Meta Faces Legal Backlash Over Alleged Use of Copyrighted Books to Train Llama AI Models

Meta Platforms, the parent company of social media giants Facebook and Instagram, faces mounting backlash over allegations of using thousands of copyrighted books to train its cutting-edge AI model, Llama. The legal challenge, detailed in a recent court filing, sheds light on a controversial battle between the tech giant and renowned authors, including comedian Sarah Silverman and Pulitzer Prize winner Michael Chabon.

A copyright infringement lawsuit consolidated two legal actions initiated by Silverman, Chabon, and other prominent authors claiming that Meta used their creations without permission to train its AI language model. Filed on December 11, this new lawsuit included chat logs from a Meta-affiliated researcher. According to this evidence, Meta's legal team had reportedly cautioned against the imminent risk of employing pirated books for AI model training. In particular, researcher Tim Dettmers discussed the legality of utilizing book files as training data for Llama with Meta's legal department. However, the company allegedly proceeded with the questionable practice despite knowing the possible repercussions.

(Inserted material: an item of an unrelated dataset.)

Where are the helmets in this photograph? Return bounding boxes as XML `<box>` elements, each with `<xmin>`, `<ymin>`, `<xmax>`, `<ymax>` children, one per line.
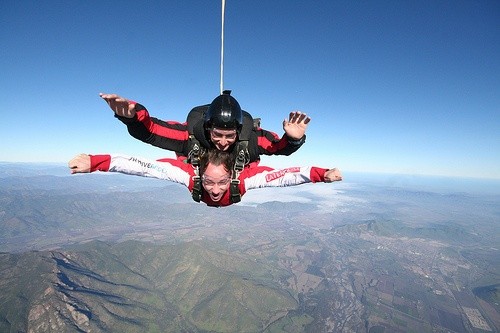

These logs, extracted from a Discord server, are proven pivotal evidence, suggesting that Meta was aware of potential legal risks associated with using copyrighted books.

The quoted chat logs in the complaint reveal Dettmers' conversation with Meta's legal team in 2021, where he discussed the challenges posed by the dataset known as The Pile. Dettmers expressed frustration, stating that many people on Facebook were interested in working with The Pile but could not use it legally. The logs further detail that Meta's lawyers had informed Dettmers that the data could not be used or models published if trained on that specific data.

While the precise legal concerns expressed by Meta's legal team are not fully disclosed, chat participants in the logs identify 'books with active copyrights' as a potential source of worry. They argued that training on such data should fall under the umbrella of fair use, a legal doctrine in the United States that allows certain unlicensed uses of copyrighted works. Dettmers, a doctoral student at the University of Washington, commented no further on these claims.

Meta Platforms is in a tough situation because it faces a huge legal fight at a time when many tech companies are also dealing with lawsuits containing similar complaints of copyright infringement. If the courts favor the complainants, it could change how AI works. Companies might have to pay content creators for using their works.

The ongoing legal challenge with Meta prompts the tech industry to observe and anticipate the potential repercussions that could reshape the landscape of generative AI and impact the strategies of major players in the field. The outcome may affect Meta and set important rules for what is considered right or wrong regarding AI training and development.